# START OF SUPPLIED DATA

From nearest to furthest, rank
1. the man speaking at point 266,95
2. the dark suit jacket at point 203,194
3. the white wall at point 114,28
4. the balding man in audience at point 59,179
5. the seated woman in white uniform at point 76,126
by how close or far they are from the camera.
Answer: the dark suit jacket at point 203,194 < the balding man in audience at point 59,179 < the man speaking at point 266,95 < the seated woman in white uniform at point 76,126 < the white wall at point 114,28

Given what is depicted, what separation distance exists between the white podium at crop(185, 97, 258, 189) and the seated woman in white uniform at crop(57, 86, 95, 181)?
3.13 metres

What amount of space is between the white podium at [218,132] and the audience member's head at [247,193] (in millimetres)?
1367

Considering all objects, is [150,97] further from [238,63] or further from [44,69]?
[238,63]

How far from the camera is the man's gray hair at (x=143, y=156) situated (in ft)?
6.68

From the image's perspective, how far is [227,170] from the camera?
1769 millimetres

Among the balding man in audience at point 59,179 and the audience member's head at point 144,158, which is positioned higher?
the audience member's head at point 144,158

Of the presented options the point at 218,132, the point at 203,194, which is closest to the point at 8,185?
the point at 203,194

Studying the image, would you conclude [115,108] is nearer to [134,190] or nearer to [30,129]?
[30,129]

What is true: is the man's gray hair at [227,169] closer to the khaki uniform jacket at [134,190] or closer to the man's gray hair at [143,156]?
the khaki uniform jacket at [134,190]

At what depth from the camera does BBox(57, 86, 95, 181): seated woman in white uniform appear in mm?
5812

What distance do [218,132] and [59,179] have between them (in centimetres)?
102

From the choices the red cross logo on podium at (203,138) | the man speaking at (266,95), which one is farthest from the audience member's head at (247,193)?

# END OF SUPPLIED DATA

▶ BRIEF: Copy every item above word for word.

▶ RESULT OF THE EXERCISE:
From nearest to furthest, rank
1. the man speaking at point 266,95
2. the dark suit jacket at point 203,194
3. the white wall at point 114,28
4. the balding man in audience at point 59,179
5. the seated woman in white uniform at point 76,126
by how close or far they are from the camera.
Answer: the dark suit jacket at point 203,194 < the balding man in audience at point 59,179 < the man speaking at point 266,95 < the seated woman in white uniform at point 76,126 < the white wall at point 114,28

Given what is depicted, what separation distance exists between the white podium at crop(185, 97, 258, 189) and the seated woman in white uniform at crop(57, 86, 95, 181)?
3.13 metres

What amount of space is between the white podium at [218,132] and the audience member's head at [247,193] (in millimetres)?
1367

Considering all objects, is [150,97] further from [238,63] or further from [44,69]?
[238,63]

How far from the camera is the man's gray hair at (x=143, y=156) situated (in ft)?
6.68

From the image's perspective, how far is [227,170] from the camera?
1769 millimetres

Among the balding man in audience at point 59,179 and the audience member's head at point 144,158, which is positioned higher?
the audience member's head at point 144,158

Of the presented options the point at 218,132, the point at 203,194, which is closest to the point at 8,185?
the point at 203,194

Studying the image, would you conclude [115,108] is nearer to [134,190] or nearer to [30,129]?
[30,129]

What is true: is the man's gray hair at [227,169] closer to the khaki uniform jacket at [134,190] or closer to the man's gray hair at [143,156]?
the khaki uniform jacket at [134,190]

At what depth from the camera does BBox(57, 86, 95, 181): seated woman in white uniform appear in mm?
5812

What distance do [218,132] and [59,179] have between them (in centimetres)?
102

From the choices the red cross logo on podium at (203,138) | the man speaking at (266,95), which one is farthest from the audience member's head at (247,193)?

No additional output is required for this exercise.